Melhorar a precisão e/ou velocidade na tomada de decisões e transformar os processos de negócios foram mencionados por 36% dos entrevistados, enquanto 34% disseram que acompanhar os concorrentes do setor era o principal fator para utilizar a tecnologia.

O estudo da IDG analisa as maneiras como as tecnologias cognitiva podem ajudar as organizações a aprimorar a experiência dos clientes. As três principais são:

  1. melhor gerenciamento de informações;
  2. personalização da experiência do cliente;
  3. solução proativa de problemas.

Outras formas de aprimorar a experiência do cliente e que não são tão conhecidas, mas ainda agregam valor, são: integração com outros aplicativos para automatizar o fluxo de trabalho, acompanhamento e auto escalonamento inteligente, otimização dos agentes de customer service, treinamento e gerenciamento de recursos humanos.

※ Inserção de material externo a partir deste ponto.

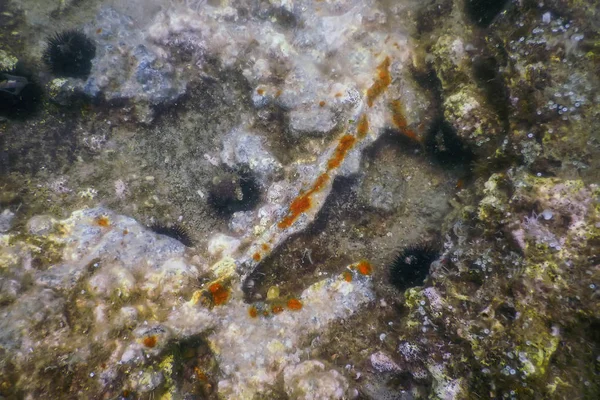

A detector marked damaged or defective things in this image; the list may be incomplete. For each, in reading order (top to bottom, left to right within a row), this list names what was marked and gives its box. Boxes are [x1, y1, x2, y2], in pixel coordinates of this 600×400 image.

“Para garantir os resultados que levam a melhores experiências de clientes e usuários, as empresas precisam entender o que a IA pode ou não fazer. Ela precisa ser integrada a outros sistemas para obter dados, precisa ser ensinada a analisar e usar as informações para criar experiências micro personalizadas, além de fornecer essas experiências nos canais que seus usuários preferirem”, destaca o diretor de IA e pesquisa cognitiva da Stefanini nos Estados Unidos, Fabio Caversan.